▶ _Passage fourni_:
.....

M. Philippe Armand Martin. Les Marnais ont tout loisir de faire l'aller-retour dans la journée du dimanche pour effectuer des achats et par là même déserter les commerces locaux le reste de la semaine. Or, ceux-ci sont souvent les derniers maillons d'un tissu social déjà fragilisé dans nos campagnes. On ne va pas tant acheter du pain et quelques conserves à l'épicerie du village que donner des nouvelles et en prendre. Faire ses courses est souvent un moyen de sortir de chez soi pour aller à la rencontre de ses voisins. Si les petits commerces ferment dans nos villages, que restera-t-il ?
Je ne veux pas faire pleurer dans les chaumières, mais c'est un fait que la vie de certains villages de France sera considérablement modifiée si la seule boulangerie ferme – et elle fermera si, dorénavant, on va acheter son pain congelé pour la semaine dans une grande surface.
Mme Catherine Coutelle. Absolument !

.....

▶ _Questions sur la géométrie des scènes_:
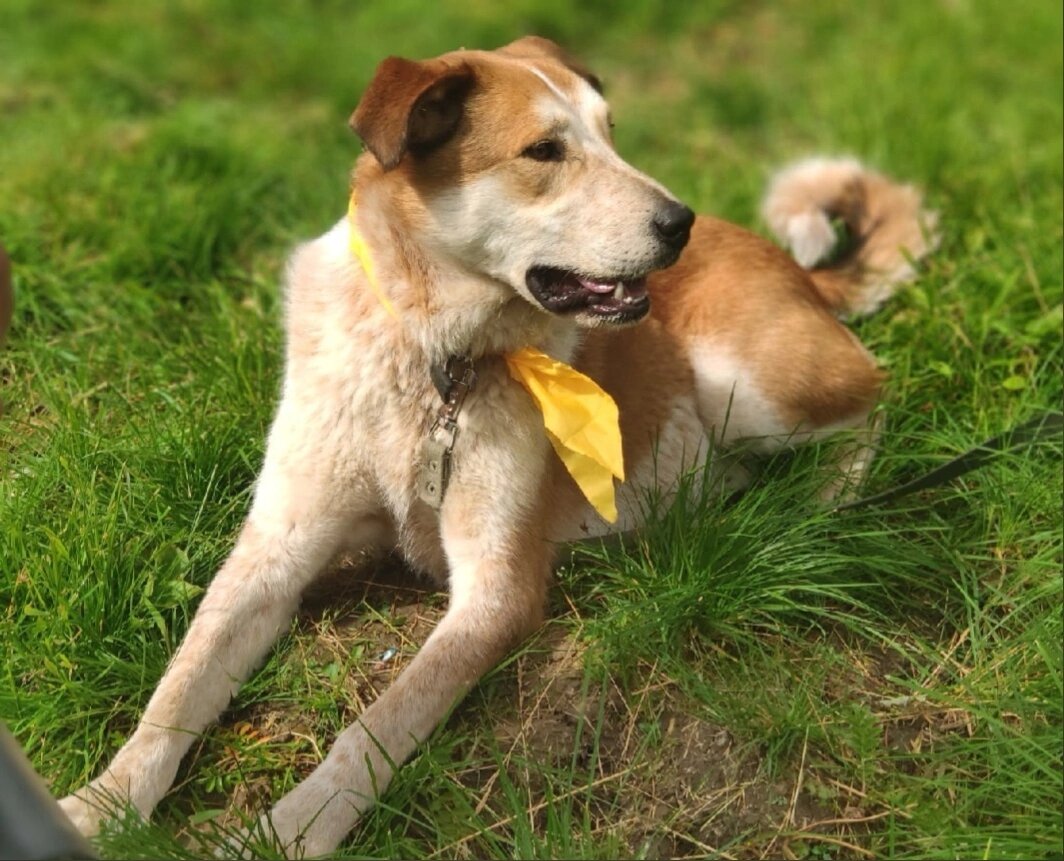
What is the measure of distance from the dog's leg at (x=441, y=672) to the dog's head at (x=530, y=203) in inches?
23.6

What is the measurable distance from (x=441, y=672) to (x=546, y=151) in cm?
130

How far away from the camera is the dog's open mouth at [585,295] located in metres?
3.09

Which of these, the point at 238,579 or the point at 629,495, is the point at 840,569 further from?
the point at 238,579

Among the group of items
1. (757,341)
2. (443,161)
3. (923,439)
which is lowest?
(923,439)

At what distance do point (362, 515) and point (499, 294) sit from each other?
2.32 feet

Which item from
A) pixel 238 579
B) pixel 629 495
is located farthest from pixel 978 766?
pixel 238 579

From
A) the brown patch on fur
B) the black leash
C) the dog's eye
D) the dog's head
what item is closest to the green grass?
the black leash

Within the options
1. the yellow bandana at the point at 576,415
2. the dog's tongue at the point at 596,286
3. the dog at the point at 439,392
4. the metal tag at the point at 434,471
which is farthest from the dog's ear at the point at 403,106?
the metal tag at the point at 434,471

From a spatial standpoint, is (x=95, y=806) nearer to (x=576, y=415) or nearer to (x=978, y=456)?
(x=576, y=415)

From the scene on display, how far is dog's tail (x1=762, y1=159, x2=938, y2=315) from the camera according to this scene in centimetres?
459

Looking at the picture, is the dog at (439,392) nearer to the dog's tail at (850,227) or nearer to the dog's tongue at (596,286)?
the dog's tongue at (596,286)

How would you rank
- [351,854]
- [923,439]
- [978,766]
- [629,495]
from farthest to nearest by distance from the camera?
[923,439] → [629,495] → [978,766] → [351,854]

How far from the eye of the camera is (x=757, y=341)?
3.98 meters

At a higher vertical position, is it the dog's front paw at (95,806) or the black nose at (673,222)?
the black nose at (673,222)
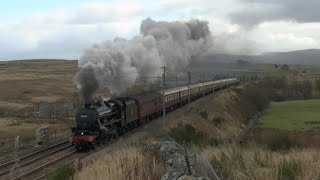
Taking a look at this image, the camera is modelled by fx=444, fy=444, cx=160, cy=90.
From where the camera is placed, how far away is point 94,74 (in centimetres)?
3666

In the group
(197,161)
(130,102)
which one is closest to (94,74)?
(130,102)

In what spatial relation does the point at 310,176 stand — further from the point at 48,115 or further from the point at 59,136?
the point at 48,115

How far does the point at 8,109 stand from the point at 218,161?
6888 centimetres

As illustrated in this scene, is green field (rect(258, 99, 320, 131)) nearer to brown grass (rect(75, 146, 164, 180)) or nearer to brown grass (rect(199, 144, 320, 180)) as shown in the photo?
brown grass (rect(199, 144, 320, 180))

.....

▶ _Consignes_:
1: Recopiez le passage sur les commerces de village depuis « Je ne veux pas » jusqu'à « Coutelle. Absolument ! » inclus.
2: Présentez sous forme de liste JSON de chaînes, une par ligne et sans les lignes vides, uniquement les enregistrements allant de la ligne contenant « As illustrated in » jusqu'à la fin des enregistrements, incluse.

▶ _Résultats attendus_:
1:
Je ne veux pas faire pleurer dans les chaumières, mais c'est un fait que la vie de certains villages de France sera considérablement modifiée si la seule boulangerie ferme – et elle fermera si, dorénavant, on va acheter son pain congelé pour la semaine dans une grande surface.
Mme Catherine Coutelle. Absolument !

2:
[
  "As illustrated in this scene, is green field (rect(258, 99, 320, 131)) nearer to brown grass (rect(75, 146, 164, 180)) or nearer to brown grass (rect(199, 144, 320, 180)) as shown in the photo?",
  "brown grass (rect(199, 144, 320, 180))"
]